I heard a lot of stuff about the aluminum rods traditionally used in WH's being one of the possible sources for Alzheimers. So I make sure I use WH's with magnesium rods...just to be sure. I've also heard rumors that old water heaters can be loaded with temperature resistant bacteria and other growths that may cause a bad taste or health issues. Some recommend turning the WH temps up to full tilt for 4-6 hours once a year or so.
Generally the higher the WH temps, the shorter the WH life, but not by a lot.
When replacing a WH, its a good idea to consider installing a thermal expansion tank. These are little bladder filled tanks, look like a small gas grill propane tank, and they're filled with air to a pressure matching your houses internal water pressure. Should an overpressure situation occur from heating the water, the tank will absorb that. Some homes water main valves allow overpressure backflow into the water system...many newer homes or ones that have had their water main valve/meter are non backflow systems and are 'closed'. I've seen closed systems with a big water heater and no expansion tank hit 90-120PSI. Most household plumbing can only take up to 80. Some plumbers overcome potential overpressure situations by installing a cheap inlet valve in a toilet somewhere in the house, and when the pressure goes over 80, that toilet will cycle and let off the overpressure. Which works great until the homeowner replaces that valve with a good one.

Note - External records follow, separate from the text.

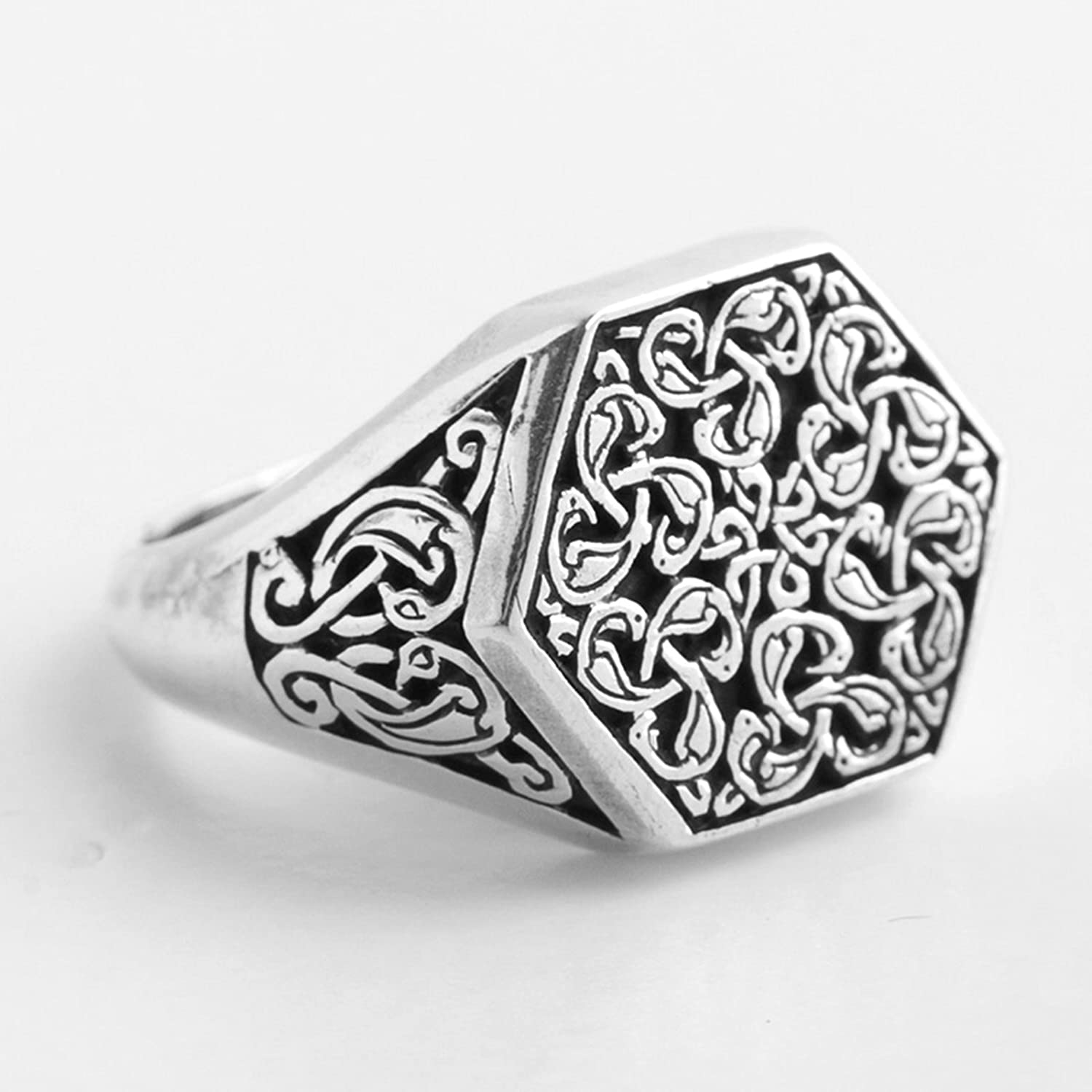 Aooaz Silver Material Ring Unisex Men Wide Hexagon Punk Ring Holiday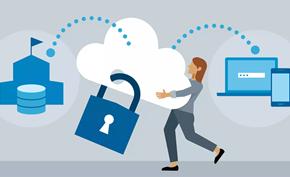 微软更新安卓版身份验证器 确实带来了密码管理器的相关功能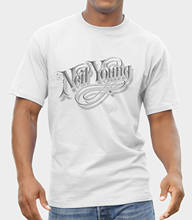 T-SHIRT DO LOGOTIPO DO Neil Young FRUIT OF THE LOOM IMPRESSÃO POR IMPRESSORA EPSON(China)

So if you hear your toilets cycling, your plastic refrigerator icemaker water line keeps breaking, or you have excessive plumbing leaks...thats probably the problem.
Cleaning WH's is another area of dissension. Most WH's are actually fairly hard to clean sediment out of. Opening the water valve with a bucket under it or a hose will only get some of the sediment. A pretty small amount. Turning the water off, draining it entirely, then turning the water on can create some turbulence and remove some more...but its a lot of stress on the tank and the stock el cheapo drain valves they put on most WH's these days will absolutely start leaking on you if you fool around with it too much. Some WH's have 'rotoswirl' or self cleaning inlet tubes. They sort of work a little bit. Some companies make replacement cold water inlet tubes you can install in a new WH that are allegedly better than the stock self cleaning tubes. Most plumbers dont feel these work very well either but they're better than nothing. One plumber I know suggests just leaving the damn thing alone as he feels the draining process may cause more problems than it solves.

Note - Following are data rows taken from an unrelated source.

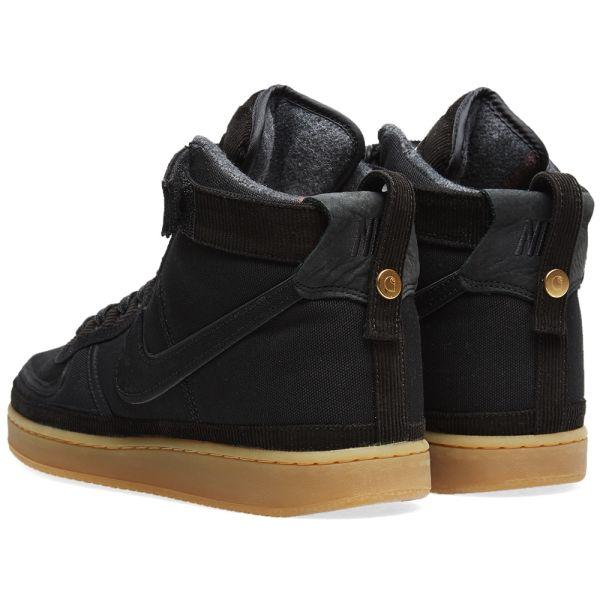 Nike Vandal High Supreme Premium WIP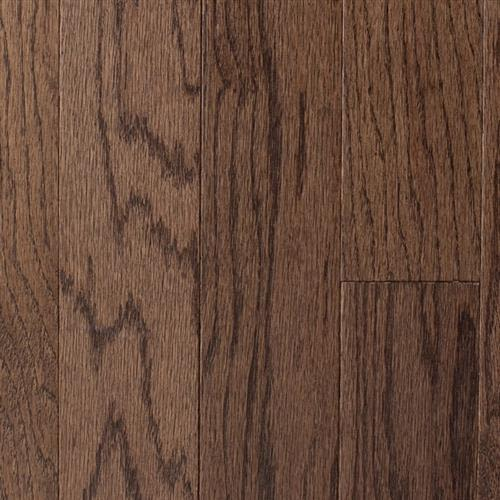 "Swatch for Tuscan Brown   3"" flooring product"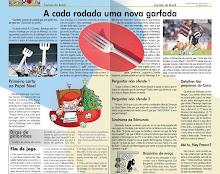 PC Guimarães comenta 68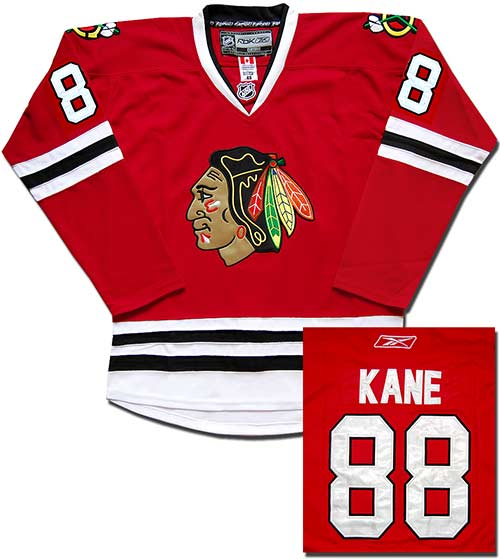 свитер Chicago Blackhawks №88 KANE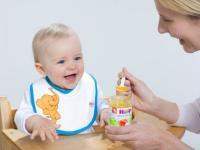 Как повысить иммунитет малыша с помощью питания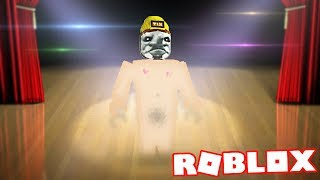 Naked In A Roblox Fashion Show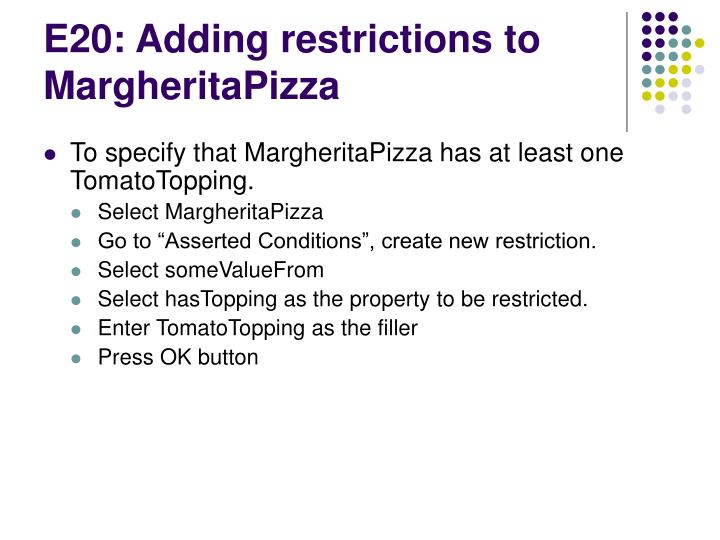 E20: Adding restrictions to MargheritaPizza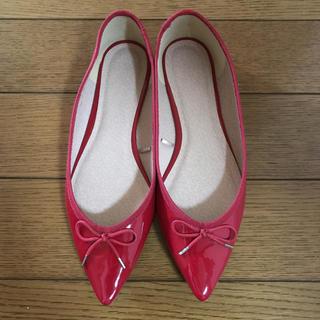 ジーユー(GU)のGU  美品赤ペタンコ靴(バレエシューズ)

Its almost a certainty that a 12-15 year old WH, even one thats been drained regularly, will have a foot or two of rock hard sediment in the bottom, which will inhibit efficient heating and reduce the capacity of the heater.
Given that WH replacement labor is often as much or more than the WH itself, it makes sense to find and install a quality product that will last. Spending $400 every six years to replace a $300 water heater makes little sense when you can spend $400 every twelve years to install a $400 water heater.
You can save a little money by buying a six year heater and buying a second anode rod to install in the hot water outlet yourself just prior to installing the WH. In effect you'll be making a 12 year WH with a 6 year warranty for about $80 less.
As far as adding a blanket causing problems with an electric WH? Well, many of them tell you not to put a blanket on them, I've seen a lot of unusual failures in both gas and electric heaters after a WH blanket is put on them, and I'd imagine the manufacturers who stamp "do not put a WH blanket on this heater!" presume that you wont and may have components inside or on the heater that arent rated for an increased temperature or are reliant on exposure to the air. Rather than spend $30 to save 50c a month in electricity, I'd rather replace the electric WH with a high end unit like a Marathon or do a gas conversion, install a 12 year .64 gas WH and save myself a whole bunch of money over the next 15 years.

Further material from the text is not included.